Network address translation
In computer networking, network address translation (NAT) is a technique of modifying the network address information in the IP packet headers while transferring the packet across a traffic routing device; such a technique remaps a given address space into another address space. This allows multiple computers to share a single public IP address, which has become necessary because there are not enough IP addresses for every computer in the world.
Today, NAT is used to hide networks (called network masquerading) or to hide IP (called IP masquerading). Masquerading is the mechanism that hides an entire address space, usually consisting of private network addresses (RFC 1918), behind a single IP address usually in the public domain address space.

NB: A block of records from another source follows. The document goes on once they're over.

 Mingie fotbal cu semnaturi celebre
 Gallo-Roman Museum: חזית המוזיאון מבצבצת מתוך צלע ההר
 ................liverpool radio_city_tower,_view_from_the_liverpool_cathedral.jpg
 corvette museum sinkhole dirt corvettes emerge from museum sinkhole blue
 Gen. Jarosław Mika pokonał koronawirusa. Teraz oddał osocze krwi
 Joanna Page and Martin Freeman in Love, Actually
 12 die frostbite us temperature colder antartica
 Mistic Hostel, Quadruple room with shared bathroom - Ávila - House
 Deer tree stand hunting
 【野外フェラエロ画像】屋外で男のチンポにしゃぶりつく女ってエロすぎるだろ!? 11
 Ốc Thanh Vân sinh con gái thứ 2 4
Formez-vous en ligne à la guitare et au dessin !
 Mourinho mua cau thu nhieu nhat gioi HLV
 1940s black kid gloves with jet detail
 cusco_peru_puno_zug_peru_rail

The NAT mechanism is implemented inside a routing device that keeps track of the state of the network connections. The NAT device may also implement a firewall. The router uses translation tables to map the "hidden" addresses into a single address and then rewrites the outgoing IP packets on exit from the router so that they appear to originate from the router. In the reverse communications path, responses to the outgoing packets are mapped back to the originating IP address using the reverse of the rules ("state") stored in the translation tables. The outgoing IP packets establish the device translation tables.

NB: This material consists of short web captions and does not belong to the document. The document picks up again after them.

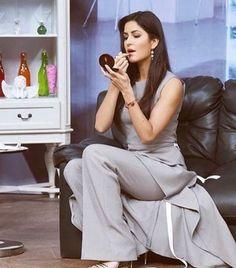 Latest photos of Katrina Kaif Hot Actresses, Beautiful Actresses, Indian Actresses, Bollywood Celebrities, Bollywood Actress, Indian Actress Photos, Katrina Kaif, Love Her Style, Bollywood Stars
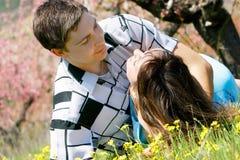Liebevolle Paare draußen Lizenzfreies Stockfoto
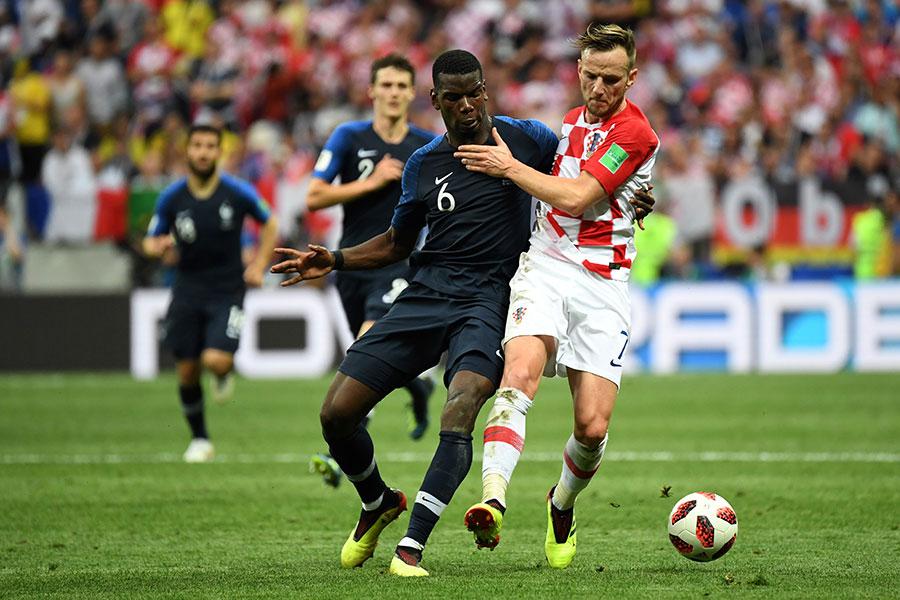 比賽中雙方球員激烈拼搶。圖中右為克羅地亞中場大將拿傑迪錫,左為法國隊中場核心保羅普巴。(KIRILL KUDRYAVTSEV/AFP/Getty Images)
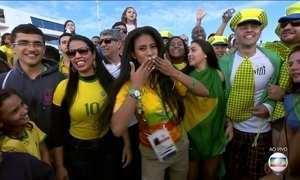 Torcedores agitam o Parque Olímpico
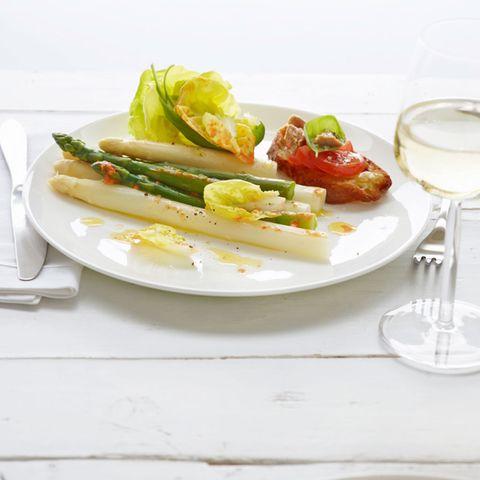 Spargelsalat mit Paprika-Dressing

The translation table rules established in the above way are cleared after a short period without new traffic refreshing their state. However, most NAT devices today allow the network administrator to configure translation tables’ entries for permanent use. This feature is often referred to as "static NAT" or port forwarding and allows traffic originating in the 'outside' network to reach selected hosts in the masqueraded network.
Carrier-grade NAT, also called large-scale NAT, is NAT done by the Internet service provider (ISP). This is used when the ISP has more customers than IP addresses. This is commonly used by cellular service providers on 3G and 4G networks, but it is not (yet) common on landline DSL or cable connections. The CIDR address block 100.64.0.0/10 is reserved for carrier-grade NAT, although many ISPs improperly use RFC 1918 private addresses, which are 10.0.0.0/8, 172.16.0.0/12, and 192.168.0.0/16.
NAT is used only in IPv4. It is not necessary in IPv6, because IPv6 has enough addresses for every computer in the world to have a global address.